We asked our Good Food experts to share tips for making the perfect mince pies. Here are our top suggestions for the perfect mince pie.
Keep your hands relaxed
Sarah Cook, the food writer, says: “Light, crumbly and delicate pastry is in order.” Keeping the pastry cold as you work is essential, whether making it yourself or buying it. Cold hands and a marble rolling pin will help.
Try out our easy-to-make mince pies to improve your pastry skills.
Do not overwork the pastry
Sarah Cook: “Try not to overwork the pastry. If you are re-rolling the trimmings, do so with as little effort as possible. The more you roll, knead, or work your pie, the harder it will become as the gluten develops.
Try this tip when you make Paul Hollywood’s classic mini pies.
Get ahead
Cassie Best, food editor: A great trick is to make a large batch of mince pies that can be baked from frozen. You need to shape them into their tins and freeze them until they are set. Then, pop them out of the container into a freezer bag or storage box, then return them to the freezer. Repeat this process until the dough has been used. You can cook them by placing (however many) of the frozen trays back in their trays and cooking as per the recipe. Add an extra five minutes.
These Jewelled Mince Pies can be frozen and are a lovely addition to any holiday spread.
Add some Rum
Adam Russell, food writer: “Add a shot or two of gold rum into the mincemeat mix. The older the rum, the better.” It adds a pleasant warmth to the pies.
You can serve our traditional recipe for mincemeat with delicious brandy and vanilla butter.
Modernize them
Barney Desmazery, the editor of Skills & Shows, says: “I like to mess around with the traditional mince pie. I use puff pasty to create delicious minced meat palmiers. Filo pastry is used for minced pie samosas.
Add some zest
Caroline Hire, food writer: “Add some grated orange zest to the pastry and sprinkle with cinnamon – it’s delicious!”

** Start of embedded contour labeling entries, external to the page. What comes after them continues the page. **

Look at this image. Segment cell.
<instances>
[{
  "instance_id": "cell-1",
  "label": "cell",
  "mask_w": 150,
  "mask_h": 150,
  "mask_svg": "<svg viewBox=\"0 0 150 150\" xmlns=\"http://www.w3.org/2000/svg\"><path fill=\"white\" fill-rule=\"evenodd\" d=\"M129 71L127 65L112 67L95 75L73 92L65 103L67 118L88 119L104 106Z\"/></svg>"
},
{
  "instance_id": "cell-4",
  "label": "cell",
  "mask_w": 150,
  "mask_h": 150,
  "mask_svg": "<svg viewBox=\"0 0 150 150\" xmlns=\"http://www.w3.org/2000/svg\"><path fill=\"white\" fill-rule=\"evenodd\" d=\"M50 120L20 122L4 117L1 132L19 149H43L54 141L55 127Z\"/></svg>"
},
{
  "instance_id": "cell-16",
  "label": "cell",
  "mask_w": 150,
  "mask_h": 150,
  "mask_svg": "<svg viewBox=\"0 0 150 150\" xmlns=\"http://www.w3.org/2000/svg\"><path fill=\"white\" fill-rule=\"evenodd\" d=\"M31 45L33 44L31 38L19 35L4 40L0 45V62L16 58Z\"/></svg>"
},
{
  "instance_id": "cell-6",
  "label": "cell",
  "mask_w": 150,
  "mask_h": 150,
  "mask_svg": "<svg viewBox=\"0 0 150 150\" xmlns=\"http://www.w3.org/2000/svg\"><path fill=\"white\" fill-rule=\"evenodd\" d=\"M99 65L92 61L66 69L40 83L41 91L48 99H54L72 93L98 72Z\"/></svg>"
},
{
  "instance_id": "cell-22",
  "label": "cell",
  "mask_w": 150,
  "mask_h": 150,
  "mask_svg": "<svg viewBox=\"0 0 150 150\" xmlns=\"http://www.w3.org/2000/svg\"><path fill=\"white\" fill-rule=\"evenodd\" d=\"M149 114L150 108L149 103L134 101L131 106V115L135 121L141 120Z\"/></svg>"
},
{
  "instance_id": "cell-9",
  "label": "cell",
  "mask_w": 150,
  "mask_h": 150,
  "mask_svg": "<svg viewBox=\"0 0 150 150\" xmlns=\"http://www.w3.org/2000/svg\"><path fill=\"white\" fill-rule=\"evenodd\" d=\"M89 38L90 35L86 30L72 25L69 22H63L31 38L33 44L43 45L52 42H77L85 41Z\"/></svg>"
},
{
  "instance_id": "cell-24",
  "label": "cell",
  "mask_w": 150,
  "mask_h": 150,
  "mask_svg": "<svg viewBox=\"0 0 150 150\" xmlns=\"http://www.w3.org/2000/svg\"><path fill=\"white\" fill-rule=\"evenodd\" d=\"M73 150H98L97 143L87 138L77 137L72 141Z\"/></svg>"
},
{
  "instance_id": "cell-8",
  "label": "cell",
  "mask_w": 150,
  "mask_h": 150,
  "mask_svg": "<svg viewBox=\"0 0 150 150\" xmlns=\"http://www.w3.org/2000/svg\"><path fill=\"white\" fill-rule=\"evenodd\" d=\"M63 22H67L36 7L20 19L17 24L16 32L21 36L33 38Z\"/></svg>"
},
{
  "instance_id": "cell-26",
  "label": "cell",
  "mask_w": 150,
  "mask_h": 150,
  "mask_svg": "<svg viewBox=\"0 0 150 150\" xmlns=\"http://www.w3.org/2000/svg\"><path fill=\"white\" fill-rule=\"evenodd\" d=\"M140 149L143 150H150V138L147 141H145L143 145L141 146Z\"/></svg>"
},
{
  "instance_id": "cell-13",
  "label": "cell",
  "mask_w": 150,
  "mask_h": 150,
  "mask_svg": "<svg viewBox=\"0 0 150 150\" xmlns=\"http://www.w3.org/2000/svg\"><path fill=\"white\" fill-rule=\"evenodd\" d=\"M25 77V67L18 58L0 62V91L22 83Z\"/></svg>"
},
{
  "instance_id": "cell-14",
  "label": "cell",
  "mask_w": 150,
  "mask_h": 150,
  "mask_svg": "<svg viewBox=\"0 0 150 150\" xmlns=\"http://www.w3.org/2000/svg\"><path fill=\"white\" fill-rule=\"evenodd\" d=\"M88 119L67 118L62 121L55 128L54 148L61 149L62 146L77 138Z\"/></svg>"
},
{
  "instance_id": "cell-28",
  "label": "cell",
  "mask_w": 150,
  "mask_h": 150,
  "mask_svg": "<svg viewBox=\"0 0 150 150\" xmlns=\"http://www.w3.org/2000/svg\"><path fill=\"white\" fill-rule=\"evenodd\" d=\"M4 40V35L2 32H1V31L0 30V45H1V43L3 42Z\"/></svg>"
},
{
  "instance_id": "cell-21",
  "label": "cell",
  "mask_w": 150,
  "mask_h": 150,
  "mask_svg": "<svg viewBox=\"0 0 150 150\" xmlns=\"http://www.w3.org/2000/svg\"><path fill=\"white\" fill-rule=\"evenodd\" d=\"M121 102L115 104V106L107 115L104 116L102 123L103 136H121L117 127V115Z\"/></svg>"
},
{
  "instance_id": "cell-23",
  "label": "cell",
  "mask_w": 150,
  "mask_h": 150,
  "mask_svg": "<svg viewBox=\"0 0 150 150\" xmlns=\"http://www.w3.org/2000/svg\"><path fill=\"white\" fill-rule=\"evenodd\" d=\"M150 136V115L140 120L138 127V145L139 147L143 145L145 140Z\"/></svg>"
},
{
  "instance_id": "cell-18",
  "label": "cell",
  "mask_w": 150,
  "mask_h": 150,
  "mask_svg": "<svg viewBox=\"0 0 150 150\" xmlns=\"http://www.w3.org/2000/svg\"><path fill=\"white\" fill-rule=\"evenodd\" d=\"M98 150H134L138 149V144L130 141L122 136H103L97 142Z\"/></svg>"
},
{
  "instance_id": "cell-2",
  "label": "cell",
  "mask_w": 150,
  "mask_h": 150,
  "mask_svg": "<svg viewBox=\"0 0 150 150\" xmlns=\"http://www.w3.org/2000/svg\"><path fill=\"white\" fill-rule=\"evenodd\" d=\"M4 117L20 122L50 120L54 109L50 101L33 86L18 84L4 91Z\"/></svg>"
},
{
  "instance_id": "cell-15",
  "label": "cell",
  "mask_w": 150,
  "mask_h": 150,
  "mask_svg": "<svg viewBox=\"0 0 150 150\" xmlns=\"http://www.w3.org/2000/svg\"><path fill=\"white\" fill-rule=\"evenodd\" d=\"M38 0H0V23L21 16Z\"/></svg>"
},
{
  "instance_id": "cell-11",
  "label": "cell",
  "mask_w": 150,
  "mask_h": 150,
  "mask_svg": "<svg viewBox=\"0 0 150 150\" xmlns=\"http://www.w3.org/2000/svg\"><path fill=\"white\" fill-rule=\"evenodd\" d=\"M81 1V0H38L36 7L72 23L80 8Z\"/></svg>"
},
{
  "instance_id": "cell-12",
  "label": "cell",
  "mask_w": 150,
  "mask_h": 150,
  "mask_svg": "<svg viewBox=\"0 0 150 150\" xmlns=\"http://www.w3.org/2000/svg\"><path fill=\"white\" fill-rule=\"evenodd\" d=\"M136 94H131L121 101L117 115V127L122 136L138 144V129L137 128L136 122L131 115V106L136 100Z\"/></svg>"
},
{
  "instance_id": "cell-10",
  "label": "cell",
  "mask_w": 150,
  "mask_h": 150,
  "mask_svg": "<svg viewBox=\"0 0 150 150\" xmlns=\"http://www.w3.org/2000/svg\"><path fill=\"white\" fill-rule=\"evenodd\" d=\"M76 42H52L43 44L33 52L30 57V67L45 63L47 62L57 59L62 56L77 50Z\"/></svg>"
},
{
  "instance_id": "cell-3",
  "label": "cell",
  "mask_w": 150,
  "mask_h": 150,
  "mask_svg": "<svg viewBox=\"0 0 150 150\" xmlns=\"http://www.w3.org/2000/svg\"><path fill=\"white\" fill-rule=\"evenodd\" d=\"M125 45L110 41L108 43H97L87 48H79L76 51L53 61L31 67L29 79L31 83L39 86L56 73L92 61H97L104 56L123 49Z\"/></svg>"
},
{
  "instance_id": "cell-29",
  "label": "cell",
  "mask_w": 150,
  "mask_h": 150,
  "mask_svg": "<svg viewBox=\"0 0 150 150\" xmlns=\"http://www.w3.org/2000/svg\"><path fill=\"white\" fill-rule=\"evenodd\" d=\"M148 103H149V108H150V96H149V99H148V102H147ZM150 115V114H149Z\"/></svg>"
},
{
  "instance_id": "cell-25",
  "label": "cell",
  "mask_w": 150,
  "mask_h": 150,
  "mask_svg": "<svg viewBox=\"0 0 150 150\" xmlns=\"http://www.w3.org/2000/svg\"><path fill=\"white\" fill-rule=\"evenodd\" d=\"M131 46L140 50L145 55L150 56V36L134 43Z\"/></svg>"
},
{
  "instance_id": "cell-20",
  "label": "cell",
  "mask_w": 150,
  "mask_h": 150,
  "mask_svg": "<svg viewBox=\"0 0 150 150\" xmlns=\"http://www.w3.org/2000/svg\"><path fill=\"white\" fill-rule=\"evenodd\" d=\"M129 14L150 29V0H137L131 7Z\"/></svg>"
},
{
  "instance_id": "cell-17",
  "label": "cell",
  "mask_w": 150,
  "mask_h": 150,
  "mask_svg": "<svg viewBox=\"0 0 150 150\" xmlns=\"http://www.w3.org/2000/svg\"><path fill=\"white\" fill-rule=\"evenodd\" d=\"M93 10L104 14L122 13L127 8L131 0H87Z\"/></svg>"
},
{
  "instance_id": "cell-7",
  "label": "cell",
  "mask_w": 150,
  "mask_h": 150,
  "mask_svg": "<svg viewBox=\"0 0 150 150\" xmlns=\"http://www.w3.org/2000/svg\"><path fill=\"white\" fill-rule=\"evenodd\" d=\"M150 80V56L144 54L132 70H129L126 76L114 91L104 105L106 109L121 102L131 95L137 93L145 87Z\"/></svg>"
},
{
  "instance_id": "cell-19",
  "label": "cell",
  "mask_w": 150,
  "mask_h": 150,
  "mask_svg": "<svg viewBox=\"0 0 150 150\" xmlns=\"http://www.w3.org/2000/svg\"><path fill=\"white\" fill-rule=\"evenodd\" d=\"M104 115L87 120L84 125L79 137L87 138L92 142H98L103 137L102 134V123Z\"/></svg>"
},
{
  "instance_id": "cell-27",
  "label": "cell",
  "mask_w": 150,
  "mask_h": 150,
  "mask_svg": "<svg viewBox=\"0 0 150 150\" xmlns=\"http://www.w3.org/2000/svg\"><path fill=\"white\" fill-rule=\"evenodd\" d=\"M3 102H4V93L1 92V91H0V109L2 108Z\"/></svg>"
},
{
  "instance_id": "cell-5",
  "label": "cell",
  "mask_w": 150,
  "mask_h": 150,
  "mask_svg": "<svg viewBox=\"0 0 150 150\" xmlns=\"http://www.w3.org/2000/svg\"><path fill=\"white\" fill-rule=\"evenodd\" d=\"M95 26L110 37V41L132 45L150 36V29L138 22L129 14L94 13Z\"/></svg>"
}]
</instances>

Try our orange cranberry and almond mince pies.
Try them with chocolate
Cassie Best: ‘Chocolate-orange mince pies are my ultimate indulgence. Add 100g of chopped dark chocolate, grated orange zest, and Grand Marnier to a jar-bought mincemeat. It’s naughty but good!
Gingerbread mince pies
Our chocolate chips and mince pies will delight all chocolate lovers.
What to serve with a mince pie
Everyone has their own opinion about what to serve with mince pies. Choose your favorite suggestion from the list below:
Homemade Custard
No-churn ice cream
Rich nutmeg ice cream
Brandy & vanilla butter
Whisky Cream
Brandy Syrup Cream
What our Facebook fans say
Sarah Richards Tapscott says: “Homemade mincemeat has half a pint brandy in it, hic!”
Frances Vickers says: “I dust mine with icing after baking with a star-shaped Viennese Whirl mixture. Mmm…’
Elaine Caulfield says: “Cream Cheese mixed with fresh orange juice, zest, and on top of mincemeat!” Yum!’
Mandy Cuthill says: “I dust my pastry with golden caster and bake. I always put a marzipan circle in the bottom, followed by my mincemeat. Delicious!’
Melanie Jenkins: “Use muffin tins to make them very large – it takes a lot more pastry and mincemeat but is worth it for an extra special treat.”